Example: ds = ADD.get("InnovationAtCurrentState")[-1]

OMB

List of vectors. Each element is a vector of difference between the observation and the background state in the observation space.

Example: omb = ADD.get("OMB")[-1]

SimulatedObservationAtCurrentState

List of vectors. Each element is an observed vector simulated by the observation operator from the current state, that is, in the observation space.

Example: hxs = ADD.get("SimulatedObservationAtCurrentState")[-1]

14.9.5. Python (TUI) use examples¶

Here is one or more very simple examples of the proposed algorithm and its parameters, written in [DocR] Textual User Interface for ADAO (TUI/API). Moreover, when it is possible, the information given as input also allows to define an equivalent case in [DocR] Graphical User Interface for ADAO (GUI/EFICAS).

This example analyzes the (repeated) running of a simulation operator $\mathbf{F}$ explicitly given in matrix form (described for the test by the observation command “ObservationOperator”), applied to a particular state :math: mathbf{x} on which to test (described for the test by the “CheckingPoint” command), compared to measurements $\mathbf{y}$ (described for the test by the “Observation” command) by the difference OMB = y - F(x) (Observation minus evaluation at Background) and the standard data assimilation cost function J.

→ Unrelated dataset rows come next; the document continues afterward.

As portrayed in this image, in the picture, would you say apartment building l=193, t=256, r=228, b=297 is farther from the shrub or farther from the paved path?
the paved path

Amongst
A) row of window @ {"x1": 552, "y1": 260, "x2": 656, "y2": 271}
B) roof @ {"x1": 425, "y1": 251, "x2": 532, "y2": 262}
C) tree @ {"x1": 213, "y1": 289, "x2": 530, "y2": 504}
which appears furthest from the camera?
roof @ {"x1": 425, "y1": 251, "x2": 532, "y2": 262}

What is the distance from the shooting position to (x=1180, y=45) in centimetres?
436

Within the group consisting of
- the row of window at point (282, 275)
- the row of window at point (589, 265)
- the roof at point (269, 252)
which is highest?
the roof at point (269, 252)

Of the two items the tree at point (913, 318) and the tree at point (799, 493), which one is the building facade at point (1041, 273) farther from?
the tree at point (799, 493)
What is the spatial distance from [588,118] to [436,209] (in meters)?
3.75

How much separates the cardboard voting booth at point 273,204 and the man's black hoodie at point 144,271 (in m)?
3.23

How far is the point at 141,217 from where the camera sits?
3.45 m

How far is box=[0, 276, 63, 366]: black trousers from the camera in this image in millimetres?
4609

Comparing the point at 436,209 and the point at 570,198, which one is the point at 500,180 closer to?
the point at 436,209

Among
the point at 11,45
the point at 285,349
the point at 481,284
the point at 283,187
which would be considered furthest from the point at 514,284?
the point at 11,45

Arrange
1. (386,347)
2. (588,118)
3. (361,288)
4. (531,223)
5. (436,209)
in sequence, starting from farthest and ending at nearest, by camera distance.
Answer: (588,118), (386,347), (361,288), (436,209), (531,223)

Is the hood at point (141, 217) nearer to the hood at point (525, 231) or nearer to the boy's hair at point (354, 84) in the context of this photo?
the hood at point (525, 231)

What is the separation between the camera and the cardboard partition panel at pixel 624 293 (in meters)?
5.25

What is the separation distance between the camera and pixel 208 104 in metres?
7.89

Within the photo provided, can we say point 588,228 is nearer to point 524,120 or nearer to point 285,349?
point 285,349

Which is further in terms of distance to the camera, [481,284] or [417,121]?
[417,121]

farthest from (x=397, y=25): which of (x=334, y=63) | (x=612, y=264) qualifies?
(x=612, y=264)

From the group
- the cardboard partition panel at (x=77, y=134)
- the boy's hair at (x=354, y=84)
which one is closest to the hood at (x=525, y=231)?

The test is repeated a configurable number of times, and a final statistic allows to quickly check the good behavior of the operator. The simplest diagnostic consists in checking, at the very end of the display, the order of magnitude of the variations of the values indicated as the average of the differences between the repeated outputs and their average, under the part here entitled “Launching statistical summary calculation for 5 states”. For a satisfactory operator, the values of differences from the mean and the standard deviations should be close to the numerical zero.

# -*- coding: utf-8 -*-
#
from numpy import array, eye, ones
from adao import adaoBuilder
case = adaoBuilder.New()
case.set("CheckingPoint",       Vector = array([0., 1., 2.]) )
case.set("Observation",         Vector = ones(3) )
case.set("ObservationOperator", Matrix = 1/3 * eye(3) )
case.setAlgorithmParameters(
    Algorithm="ObservationSimulationComparisonTest",
    Parameters={
        "NumberOfRepetition" : 5,
        "NumberOfPrintedDigits" : 2,
        "ShowElementarySummary":False,
        "StoreSupplementaryCalculations": [
            "CostFunctionJ",
            ],
        },
    )
case.execute()

The execution result is the following:

     OBSERVATIONSIMULATIONCOMPARISONTEST
     ===================================

     This test allows to analyze the (repetition of the) launch of some
     given simulation operator F, applied to one single vector argument x,
     and its comparison to observations or measures y through the innovation
     difference OMB = y - F(x) (Observation minus evaluation at Background)
     and (if required) the data assimilation standard cost function J.
     The output shows simple statistics related to its successful execution,
     or related to the similarities of repetition of its execution.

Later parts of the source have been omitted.